Noa van der Bij, pacar Cody Gakpo, menunjukkan dukungannya mengenakan kaus Belanda bersama putranya di Piala Dunia 2026
Banyak penggemar sepak bola di seluruh dunia menyadari bahwa tim nasional Belanda mungkin telah melewatkan kesempatan unik untuk memenangkan Piala Dunia, terutama dengan pensiunnya atlet bersejarah seperti Arjen Robben dan Robin van Persie. Persepsi umum yang ada adalah “generasi emas” telah berlalu.
Meski demikian, tim yang dibawa Belanda ke Piala Dunia 2026 tetap memiliki skuad yang berkualitas. Dengan bek Virgil van Dijk, yang dianggap sebagai salah satu bek terbaik saat ini, dan penyerang berbakat seperti Cody Gakpo, pemain sayap kiri Liverpool, harapan kembali muncul.
Cody Gakpo perlu menunjukkan potensi penuhnya jika tim Belanda berharap bisa membuat kemajuan signifikan di kejuaraan tahun ini. Peluang krusial baginya untuk menonjol adalah dalam pertandingan Belanda melawan Swedia, yang dijadwalkan pada 20 Juni.
Meski Gakpo tidak dikenal karena konsistensi artistiknya di lapangan, kehidupan pribadinya tampak cukup stabil.
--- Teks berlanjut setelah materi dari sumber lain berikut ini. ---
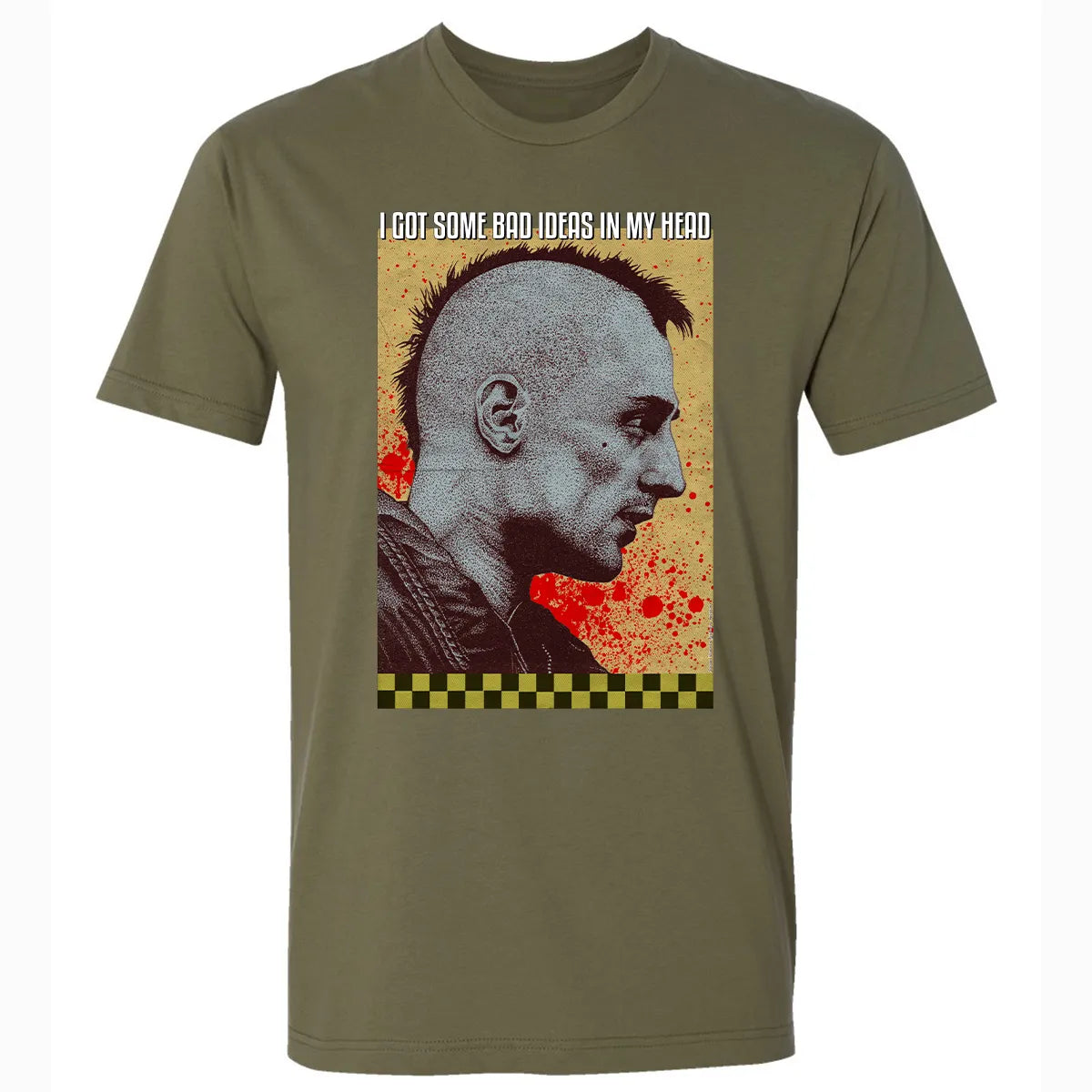 Premium Unisex T-shirt - NJ4EX9DT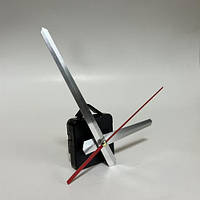 Годинниковий механізм З ДОВЖИНОЮ РІЗЬБИ 5 ММ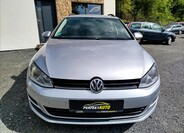 Volkswagen Golf 8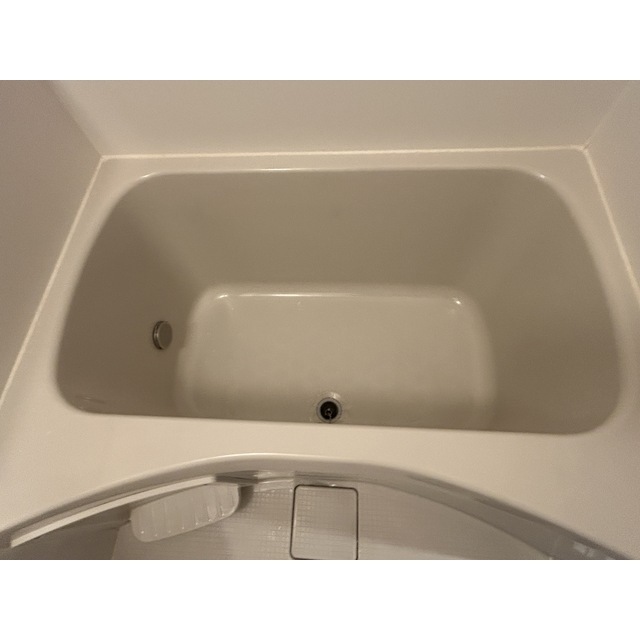 MQuarto谷塚 お風呂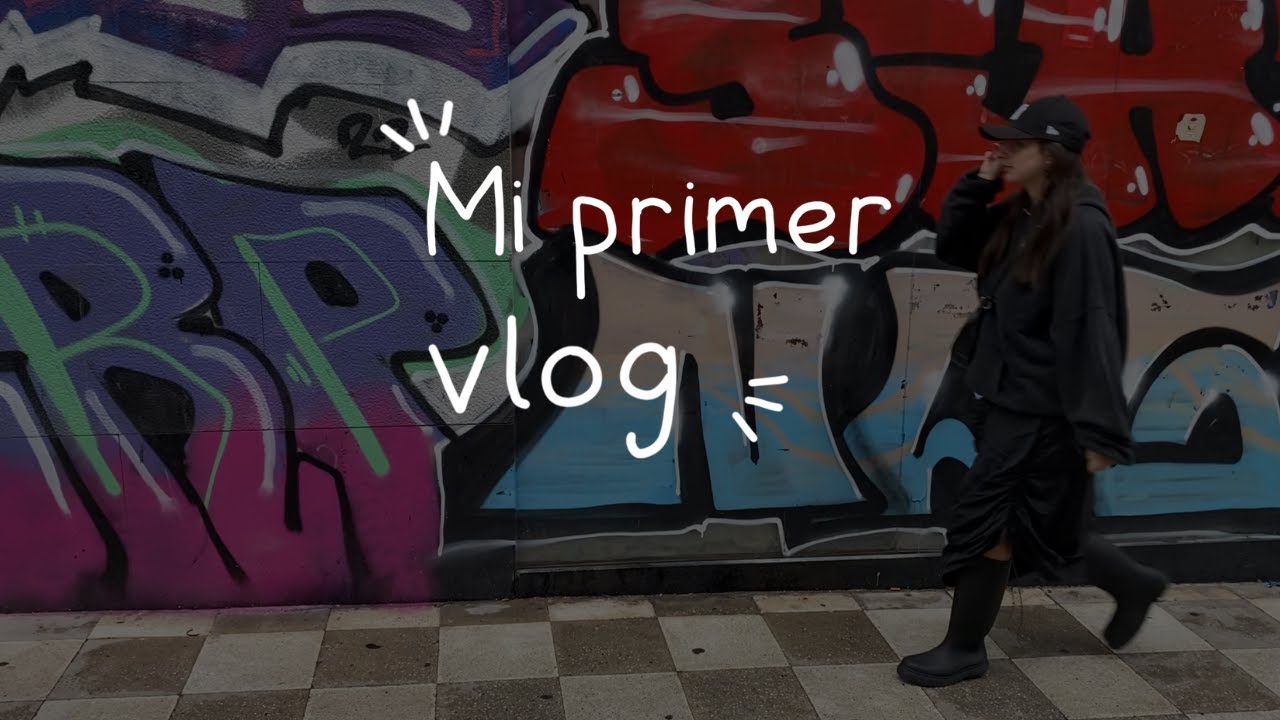 Un weekend universitario | VLOG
Sang striker telah menjalin hubungan jangka panjang dengan model Belanda Noa van der Bij sejak tahun 2020. Stabilitas keluarga ini sering disebut oleh para pakar olahraga sebagai faktor penting dalam performa baik para atlet di bawah tekanan kuat kompetisi besar internasional.
Persatuan pasangan ini dikaruniai dengan kedatangan seorang putra, Samuël Seth Gakpo, yang lahir pada April 2024.
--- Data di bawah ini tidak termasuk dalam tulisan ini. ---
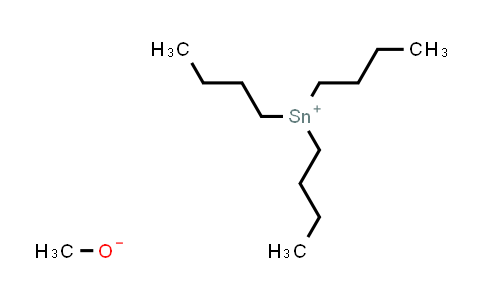 tri-n-butyltin methanolate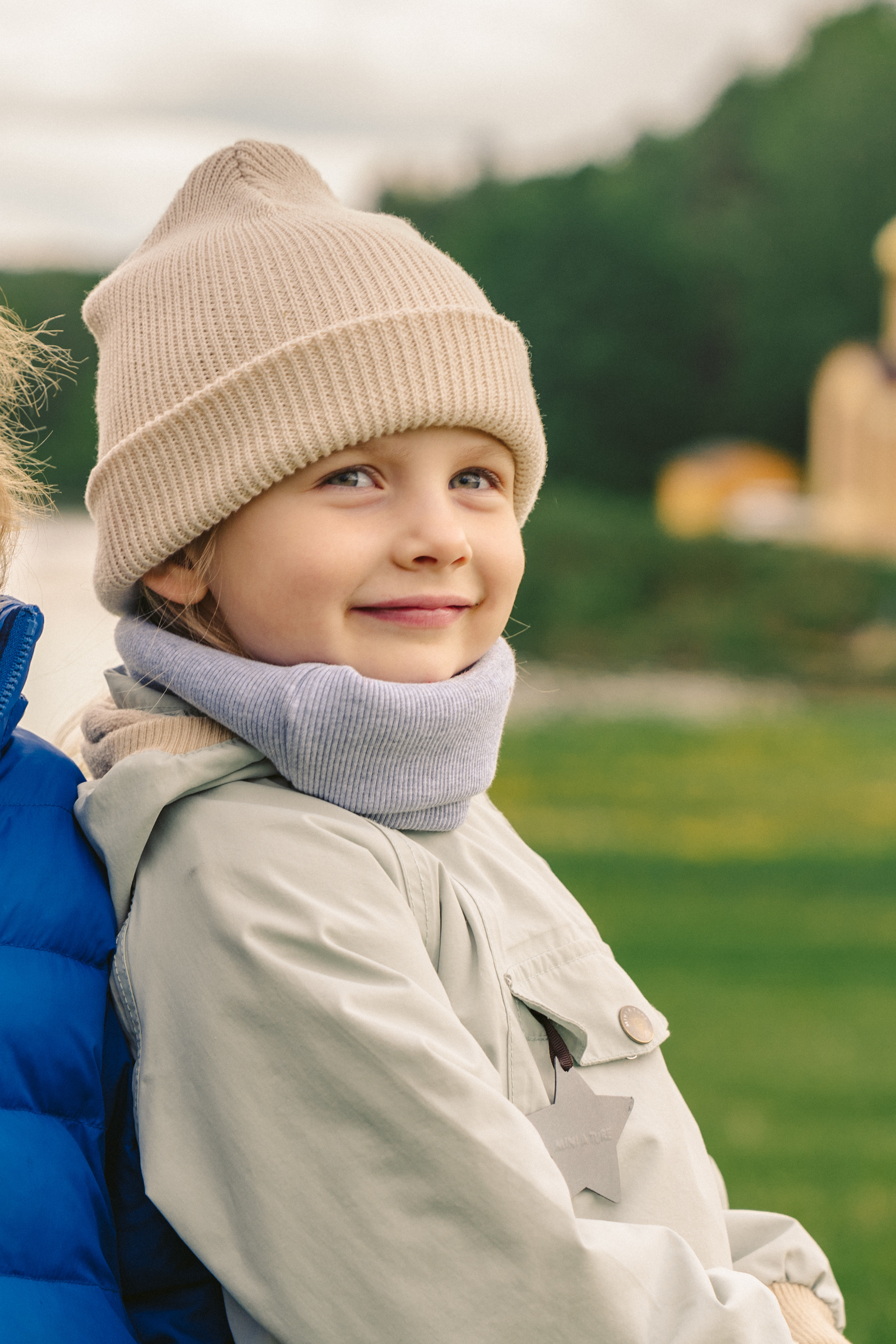 День рождения Матвея. Фотограф Никита Комаров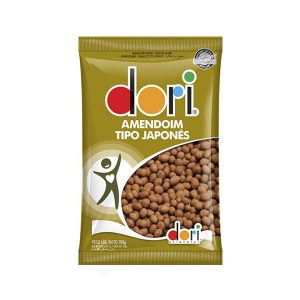 AMENDOIN JAPONES DORI 700GR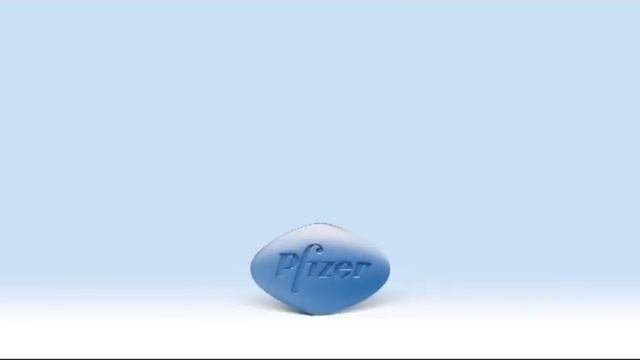 PFIZER VIAGRA PLASMA AD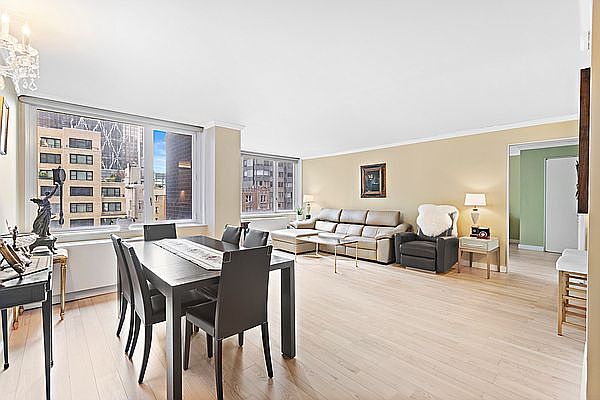 1st image of 322 W 57th St APT 23M1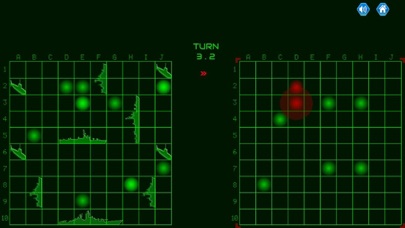 Sea Battle : Destroy The Fleet Screenshot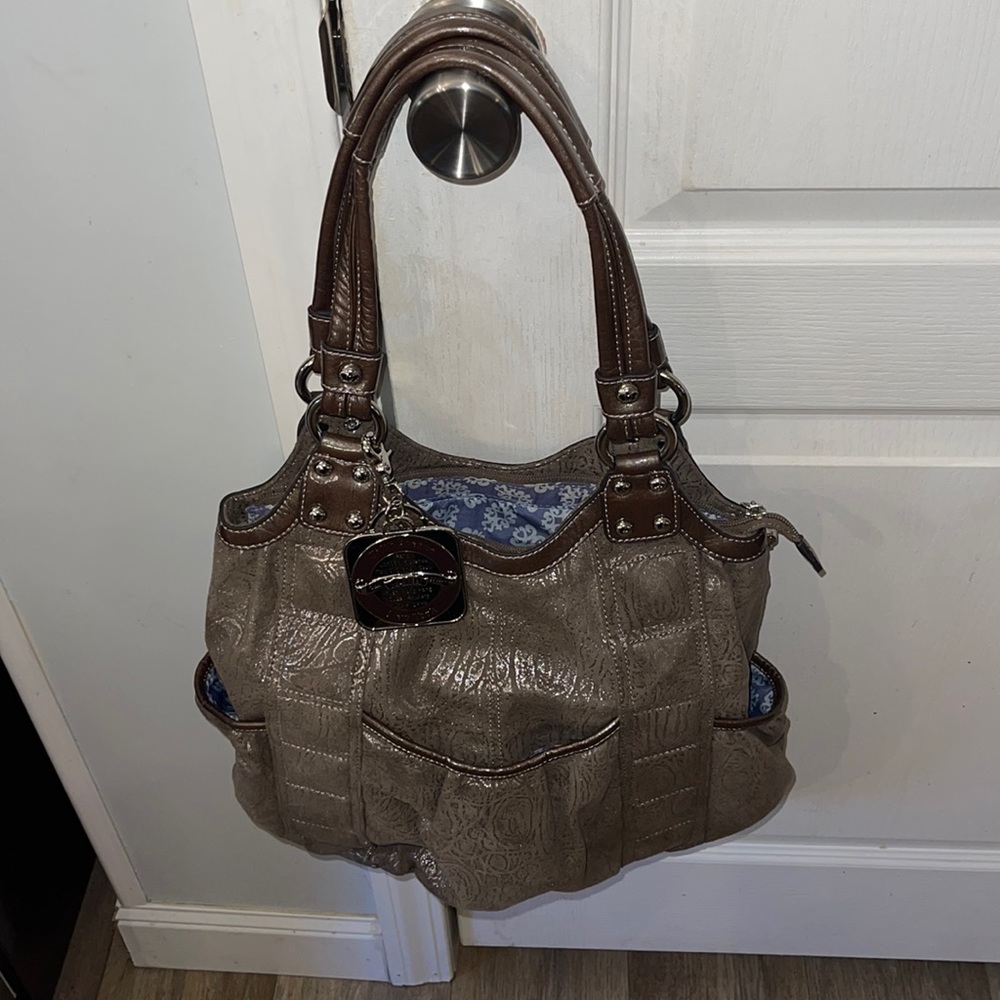 Handbag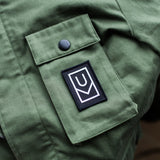 Ugmonk Patch Swag Ugmonk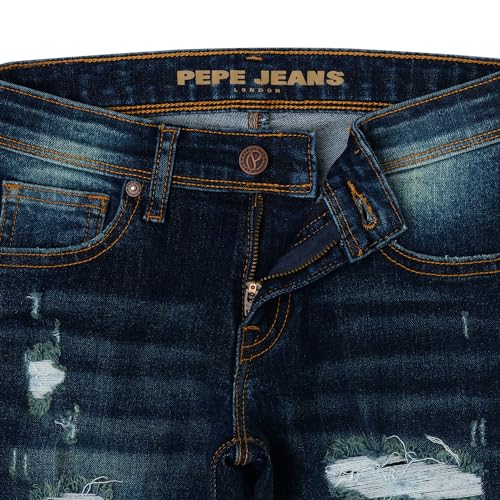 Image of Pepe Jeans Boys Jeans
Sejak awal karir sepak bola profesionalnya, Van der Bij selalu hadir dan mendukung perjalanan Gakpo, termasuk menemaninya ke Amerika Serikat untuk menonton pertandingan Piala Dunia.
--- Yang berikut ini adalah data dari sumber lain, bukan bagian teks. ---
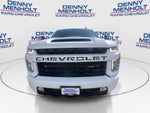 2023 Chevrolet Silverado 3500 HD LT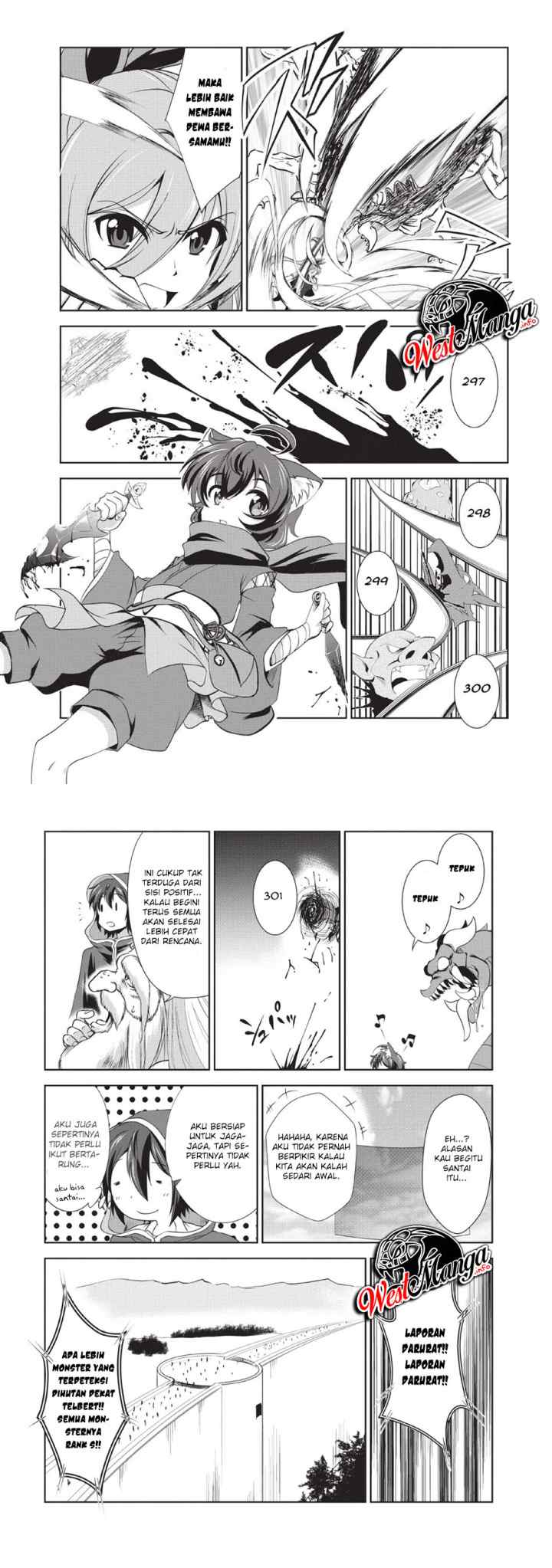 Shinka no Mi ~Shiranai Uchi ni Kachigumi Jinsei chapter 24 halaman 17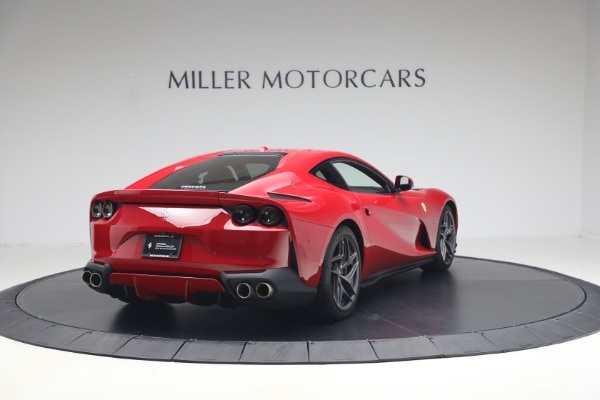 2018 Ferrari 812 Base - Photo 7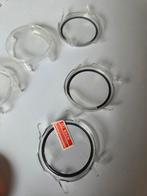 Screenprotectors & Hoesjes Garmin Vivoactive, Garmin, Nieuw, Ophalen of Verzenden, Screenprotector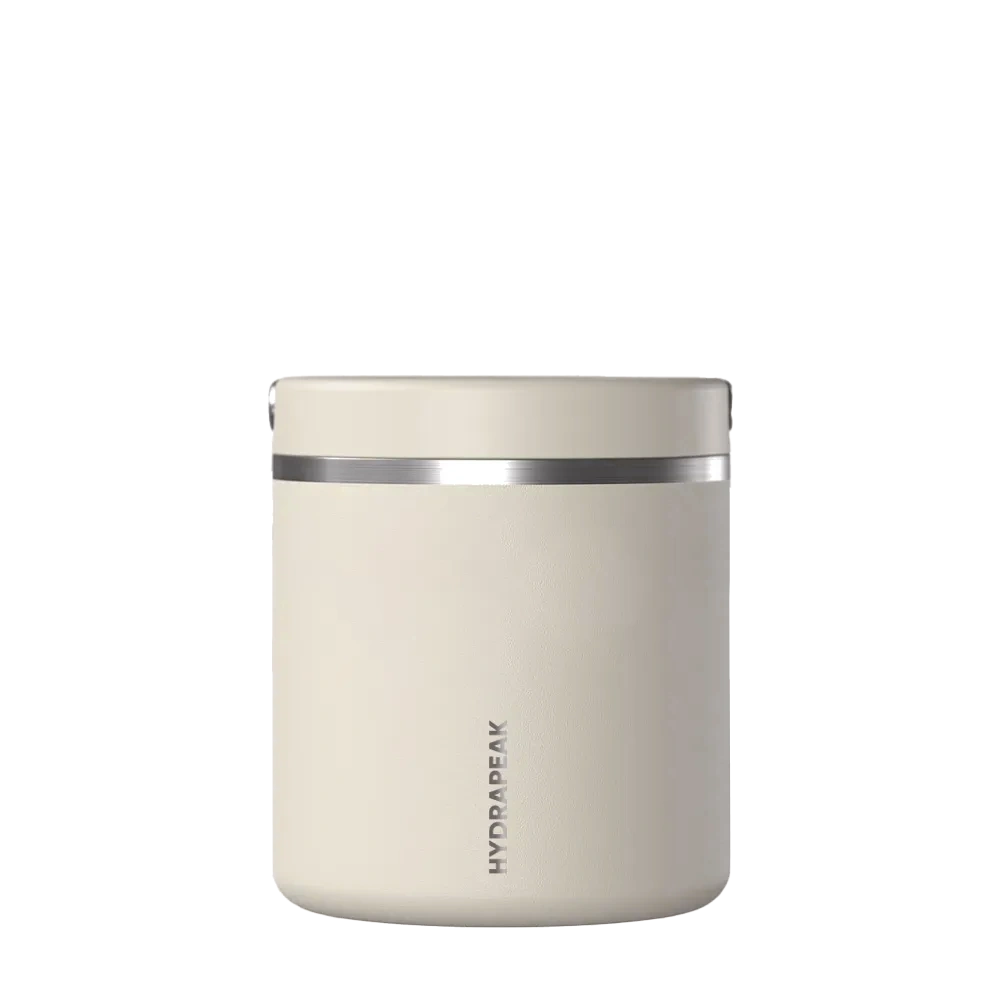 Hydrapeak Foodie Thermos 25 oz Stone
Dia secara terbuka memperkuat dukungan ini pada 19 Juni, dengan membagikan serangkaian foto di profil Instagram-nya. Dalam gambar tersebut, Noa mengenakan jersey oranye ikonik – dan sering diperdebatkan – milik tim nasional Belanda, dengan nomor punggung 11 Gakpo.
Selain itu, Samuël, putra pasangan tersebut, muncul di foto dengan miniatur kemeja oranye nomor 11, tetapi dengan tulisan “Ayah” tercetak di bagian belakang, bukan nama belakang ayahnya. Publikasi Van der Bij disertai dengan judul: “Minggu ke-2”.